— BEGIN Supplied data —

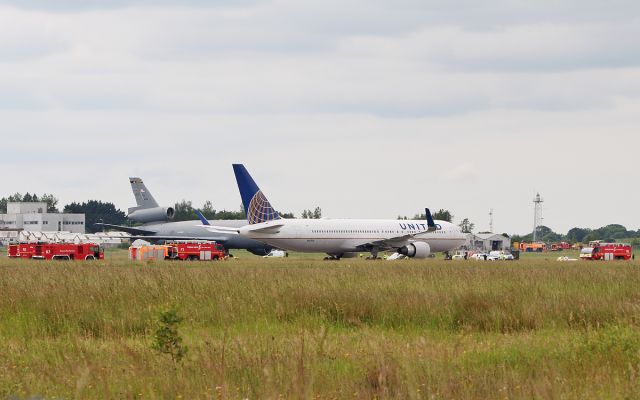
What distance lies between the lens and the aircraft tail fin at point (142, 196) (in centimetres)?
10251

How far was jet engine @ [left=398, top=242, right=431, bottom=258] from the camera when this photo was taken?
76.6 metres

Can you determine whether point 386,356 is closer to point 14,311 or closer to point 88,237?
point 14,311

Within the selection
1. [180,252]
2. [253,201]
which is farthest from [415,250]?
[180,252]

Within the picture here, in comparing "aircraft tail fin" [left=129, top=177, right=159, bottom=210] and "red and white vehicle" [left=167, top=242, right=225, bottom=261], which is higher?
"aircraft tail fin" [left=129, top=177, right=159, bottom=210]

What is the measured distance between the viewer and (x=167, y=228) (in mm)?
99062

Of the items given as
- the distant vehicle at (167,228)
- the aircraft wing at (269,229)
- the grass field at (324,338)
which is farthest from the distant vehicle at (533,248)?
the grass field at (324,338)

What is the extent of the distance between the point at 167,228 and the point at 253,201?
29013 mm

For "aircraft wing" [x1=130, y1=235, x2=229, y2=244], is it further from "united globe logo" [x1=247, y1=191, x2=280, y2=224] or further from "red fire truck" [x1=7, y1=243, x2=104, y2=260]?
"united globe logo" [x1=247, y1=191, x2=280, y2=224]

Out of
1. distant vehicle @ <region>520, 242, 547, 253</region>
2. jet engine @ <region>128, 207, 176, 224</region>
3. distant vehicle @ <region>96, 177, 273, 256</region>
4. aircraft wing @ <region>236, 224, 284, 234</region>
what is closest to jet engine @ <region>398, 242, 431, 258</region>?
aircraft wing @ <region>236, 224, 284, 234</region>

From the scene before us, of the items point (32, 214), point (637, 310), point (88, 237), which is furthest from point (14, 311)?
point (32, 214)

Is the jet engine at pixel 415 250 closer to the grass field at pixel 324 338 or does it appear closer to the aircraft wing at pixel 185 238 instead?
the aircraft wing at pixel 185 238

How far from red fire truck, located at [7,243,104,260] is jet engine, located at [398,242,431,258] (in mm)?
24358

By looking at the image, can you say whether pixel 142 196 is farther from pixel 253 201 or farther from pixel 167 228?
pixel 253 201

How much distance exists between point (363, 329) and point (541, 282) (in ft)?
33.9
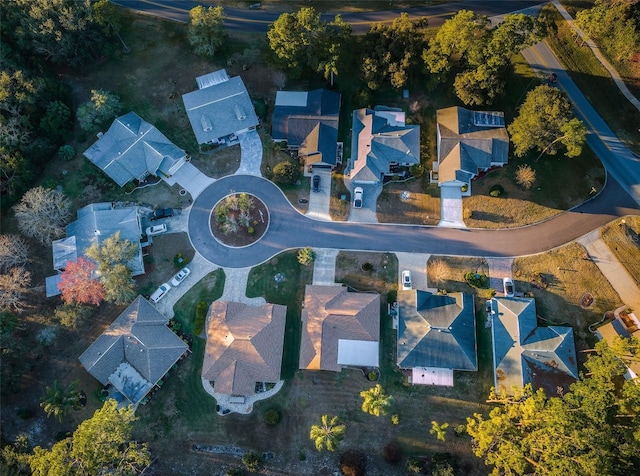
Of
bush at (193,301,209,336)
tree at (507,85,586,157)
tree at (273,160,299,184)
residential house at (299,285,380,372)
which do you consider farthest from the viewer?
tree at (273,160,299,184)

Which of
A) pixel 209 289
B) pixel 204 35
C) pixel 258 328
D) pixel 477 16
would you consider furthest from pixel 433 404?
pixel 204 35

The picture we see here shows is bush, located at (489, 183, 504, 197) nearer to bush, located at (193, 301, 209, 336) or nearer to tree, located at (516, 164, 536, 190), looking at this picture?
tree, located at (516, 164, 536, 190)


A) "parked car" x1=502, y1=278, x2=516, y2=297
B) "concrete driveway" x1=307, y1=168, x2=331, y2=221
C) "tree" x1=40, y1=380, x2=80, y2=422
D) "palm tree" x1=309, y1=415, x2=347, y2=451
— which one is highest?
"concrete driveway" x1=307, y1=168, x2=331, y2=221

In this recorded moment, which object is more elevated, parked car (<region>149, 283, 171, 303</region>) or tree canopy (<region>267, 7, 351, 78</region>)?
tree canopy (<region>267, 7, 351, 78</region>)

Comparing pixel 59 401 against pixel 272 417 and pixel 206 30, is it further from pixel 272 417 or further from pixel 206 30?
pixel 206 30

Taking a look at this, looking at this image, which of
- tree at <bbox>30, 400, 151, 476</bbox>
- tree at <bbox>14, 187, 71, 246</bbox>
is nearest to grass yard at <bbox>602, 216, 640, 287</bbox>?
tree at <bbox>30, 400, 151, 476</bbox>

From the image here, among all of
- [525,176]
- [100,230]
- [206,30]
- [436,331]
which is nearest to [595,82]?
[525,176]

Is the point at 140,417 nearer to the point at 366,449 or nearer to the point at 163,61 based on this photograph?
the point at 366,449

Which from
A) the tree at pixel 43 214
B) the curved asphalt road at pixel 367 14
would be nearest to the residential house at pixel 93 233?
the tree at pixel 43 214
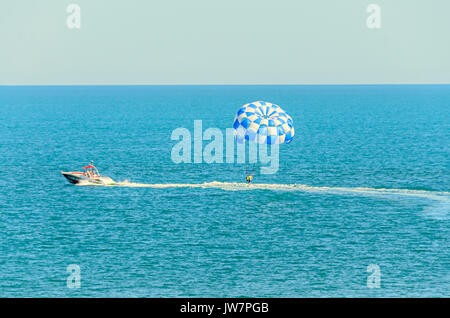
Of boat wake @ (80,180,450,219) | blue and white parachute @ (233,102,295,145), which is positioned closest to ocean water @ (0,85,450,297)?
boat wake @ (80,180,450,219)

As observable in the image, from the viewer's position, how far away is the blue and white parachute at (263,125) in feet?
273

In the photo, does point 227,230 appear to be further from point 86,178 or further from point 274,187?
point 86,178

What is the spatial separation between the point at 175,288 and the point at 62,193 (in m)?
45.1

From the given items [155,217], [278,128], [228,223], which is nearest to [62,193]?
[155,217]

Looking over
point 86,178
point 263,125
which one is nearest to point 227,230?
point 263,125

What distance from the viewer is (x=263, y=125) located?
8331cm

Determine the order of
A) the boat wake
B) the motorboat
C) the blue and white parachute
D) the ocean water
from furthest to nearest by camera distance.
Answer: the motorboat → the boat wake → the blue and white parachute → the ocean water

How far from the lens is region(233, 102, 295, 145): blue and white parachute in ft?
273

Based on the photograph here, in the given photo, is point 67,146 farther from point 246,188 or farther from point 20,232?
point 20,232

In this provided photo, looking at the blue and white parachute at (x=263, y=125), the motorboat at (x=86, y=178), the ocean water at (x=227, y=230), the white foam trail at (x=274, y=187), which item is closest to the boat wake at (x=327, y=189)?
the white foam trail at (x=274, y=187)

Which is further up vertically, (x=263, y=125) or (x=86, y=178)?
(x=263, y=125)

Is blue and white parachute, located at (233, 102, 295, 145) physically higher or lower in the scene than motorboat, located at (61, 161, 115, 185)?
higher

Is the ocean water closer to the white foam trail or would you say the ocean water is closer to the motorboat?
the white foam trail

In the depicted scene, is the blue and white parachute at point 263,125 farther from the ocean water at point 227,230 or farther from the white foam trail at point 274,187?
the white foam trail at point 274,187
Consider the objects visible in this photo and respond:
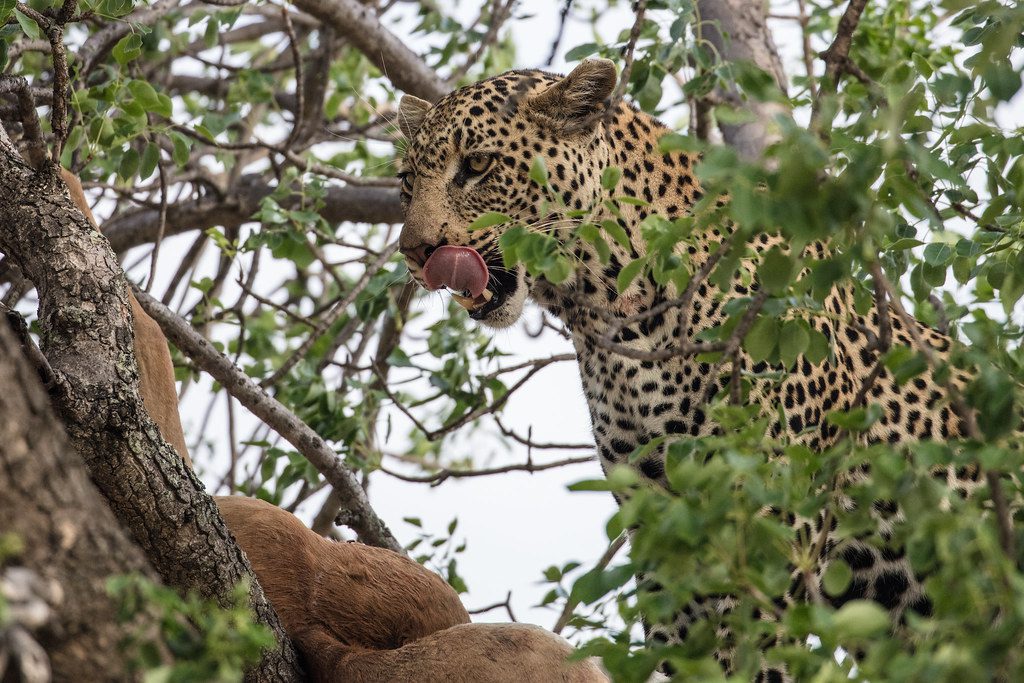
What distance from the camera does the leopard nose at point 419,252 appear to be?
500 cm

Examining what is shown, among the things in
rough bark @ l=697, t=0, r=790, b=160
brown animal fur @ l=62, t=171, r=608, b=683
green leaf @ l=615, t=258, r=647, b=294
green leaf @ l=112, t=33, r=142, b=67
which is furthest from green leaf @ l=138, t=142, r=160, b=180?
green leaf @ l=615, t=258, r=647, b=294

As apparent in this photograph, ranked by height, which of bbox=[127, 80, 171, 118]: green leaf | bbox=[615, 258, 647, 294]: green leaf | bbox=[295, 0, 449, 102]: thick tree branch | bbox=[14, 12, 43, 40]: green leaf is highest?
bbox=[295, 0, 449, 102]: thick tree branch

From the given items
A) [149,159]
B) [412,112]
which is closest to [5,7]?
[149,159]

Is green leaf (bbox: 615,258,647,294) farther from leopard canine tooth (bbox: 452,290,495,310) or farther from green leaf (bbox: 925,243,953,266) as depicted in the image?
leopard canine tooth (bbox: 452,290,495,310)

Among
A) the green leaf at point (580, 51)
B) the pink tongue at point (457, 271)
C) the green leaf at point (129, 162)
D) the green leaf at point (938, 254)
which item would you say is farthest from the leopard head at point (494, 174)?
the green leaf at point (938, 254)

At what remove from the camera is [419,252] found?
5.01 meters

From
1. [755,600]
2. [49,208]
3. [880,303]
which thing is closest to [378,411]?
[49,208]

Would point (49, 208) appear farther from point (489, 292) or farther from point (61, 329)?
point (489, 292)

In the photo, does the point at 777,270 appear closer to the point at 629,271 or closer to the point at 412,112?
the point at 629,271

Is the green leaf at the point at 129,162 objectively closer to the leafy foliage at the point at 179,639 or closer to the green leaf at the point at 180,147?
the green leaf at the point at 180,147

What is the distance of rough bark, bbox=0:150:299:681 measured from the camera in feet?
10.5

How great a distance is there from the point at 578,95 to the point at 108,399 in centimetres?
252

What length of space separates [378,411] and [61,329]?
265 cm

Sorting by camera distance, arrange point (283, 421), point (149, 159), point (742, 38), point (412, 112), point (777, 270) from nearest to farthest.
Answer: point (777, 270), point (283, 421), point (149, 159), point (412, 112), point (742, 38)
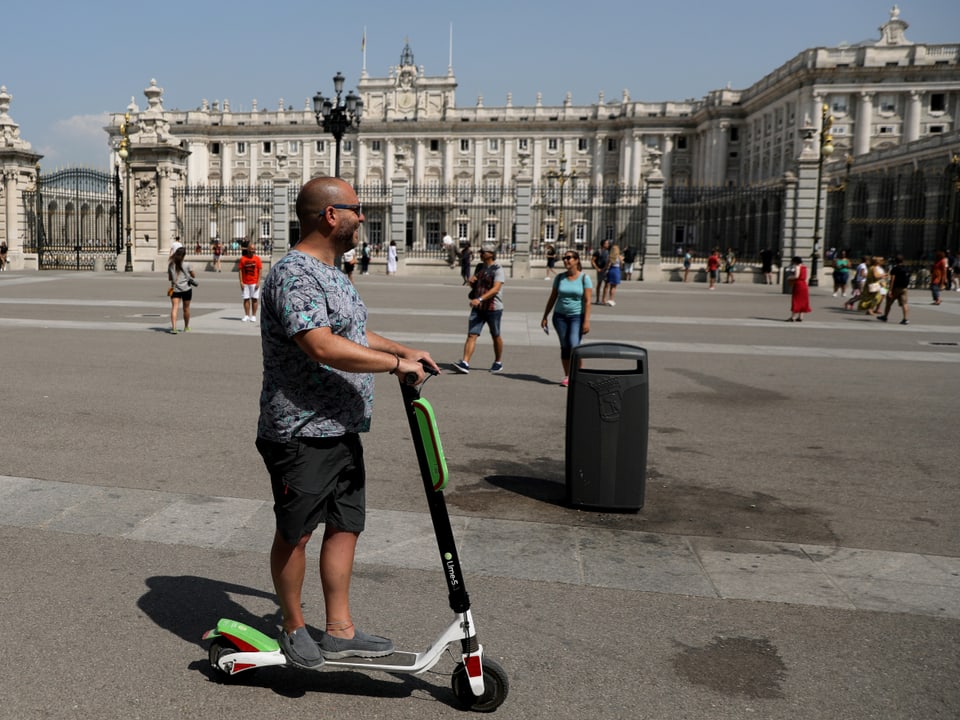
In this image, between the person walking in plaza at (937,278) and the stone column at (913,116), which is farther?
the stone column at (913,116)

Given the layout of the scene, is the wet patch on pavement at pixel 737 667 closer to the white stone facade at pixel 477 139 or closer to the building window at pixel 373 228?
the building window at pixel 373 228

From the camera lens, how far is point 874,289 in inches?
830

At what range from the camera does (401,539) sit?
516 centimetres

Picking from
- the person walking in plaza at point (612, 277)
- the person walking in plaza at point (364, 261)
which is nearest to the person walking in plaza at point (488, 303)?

— END Supplied data —

**Aim of the exercise:** Copy the rows again from the start through the line containing "76.6 metres", with both ends included and the picture left out. Shift every distance given in the answers up by 75.

**Expected answer:**
What distance lies between the lens and the aircraft tail fin at point (142, 196) (in centimetres)?
10326

How far was jet engine @ [left=398, top=242, right=431, bottom=258] from the camera when this photo was taken?
151.6 metres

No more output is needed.